| Exercise instructions |
1) In the blog excerpt, transcribe the words from "Monday, September 24, 2012" to "that will result.".
2) Sum up the blog excerpt in two sentences.
3) Render this sentence from the blog excerpt in Spanish: "Browsing the web this morning I came across a pair of articles that speak significantly to one another and illustrate a general problem with forecasts of the future."

| Given passage |
Monday, September 24, 2012

Collapse and Change

In this video, filmed at a Transition Towns 2011 conference, "Mike from Forrest Row" explains that collapse is a necessary and unavoidable stage that systems go through, and is the immediate cause of systemic change. It is possible and necessary to prepare materially and psychologically for collapse and the for the profound changes that will result.


Tuesday, September 11, 2012

Finding the Future

Browsing the web this morning I came across a pair of articles that speak significantly to one another and illustrate a general problem with forecasts of the future.

| Supplied material |
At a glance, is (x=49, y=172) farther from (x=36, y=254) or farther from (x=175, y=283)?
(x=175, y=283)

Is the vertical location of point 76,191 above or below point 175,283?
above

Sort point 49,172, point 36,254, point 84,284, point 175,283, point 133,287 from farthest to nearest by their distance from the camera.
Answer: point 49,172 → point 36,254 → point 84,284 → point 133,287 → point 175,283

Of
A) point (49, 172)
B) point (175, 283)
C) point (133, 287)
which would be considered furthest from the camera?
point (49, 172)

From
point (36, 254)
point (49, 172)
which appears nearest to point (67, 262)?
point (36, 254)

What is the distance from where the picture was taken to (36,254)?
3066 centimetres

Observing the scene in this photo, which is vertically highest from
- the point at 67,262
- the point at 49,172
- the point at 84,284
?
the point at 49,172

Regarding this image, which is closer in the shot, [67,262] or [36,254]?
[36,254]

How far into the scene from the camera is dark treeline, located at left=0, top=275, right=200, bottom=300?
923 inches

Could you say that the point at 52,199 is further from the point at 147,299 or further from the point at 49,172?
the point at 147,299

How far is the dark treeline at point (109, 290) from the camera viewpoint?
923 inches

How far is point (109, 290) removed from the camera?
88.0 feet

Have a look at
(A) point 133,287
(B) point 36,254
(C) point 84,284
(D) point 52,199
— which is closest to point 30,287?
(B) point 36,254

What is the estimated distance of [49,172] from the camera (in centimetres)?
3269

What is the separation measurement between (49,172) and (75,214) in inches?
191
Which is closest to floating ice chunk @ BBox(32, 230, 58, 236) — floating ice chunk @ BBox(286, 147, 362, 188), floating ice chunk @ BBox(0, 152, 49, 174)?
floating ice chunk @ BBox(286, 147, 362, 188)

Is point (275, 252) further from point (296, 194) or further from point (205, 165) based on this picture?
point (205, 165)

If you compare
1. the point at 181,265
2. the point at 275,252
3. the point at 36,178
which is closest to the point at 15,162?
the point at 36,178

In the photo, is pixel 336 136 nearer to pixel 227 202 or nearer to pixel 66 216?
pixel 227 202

| Responses |
1)
Monday, September 24, 2012

Collapse and Change

In this video, filmed at a Transition Towns 2011 conference, "Mike from Forrest Row" explains that collapse is a necessary and unavoidable stage that systems go through, and is the immediate cause of systemic change. It is possible and necessary to prepare materially and psychologically for collapse and the for the profound changes that will result.

2) A post titled "Collapse and Change" describes a video from a Transition Towns 2011 conference in which "Mike from Forrest Row" explains that collapse is a necessary and unavoidable stage that systems go through and the immediate cause of systemic change. It adds that it is possible and necessary to prepare materially and psychologically for collapse and its changes, while another post, "Finding the Future," tells of finding a pair of articles that speak to one another and illustrate a general problem with forecasts of the future.

3) Navegando por la web esta mañana, me encontré con un par de artículos que dialogan de manera significativa entre sí e ilustran un problema general de los pronósticos sobre el futuro.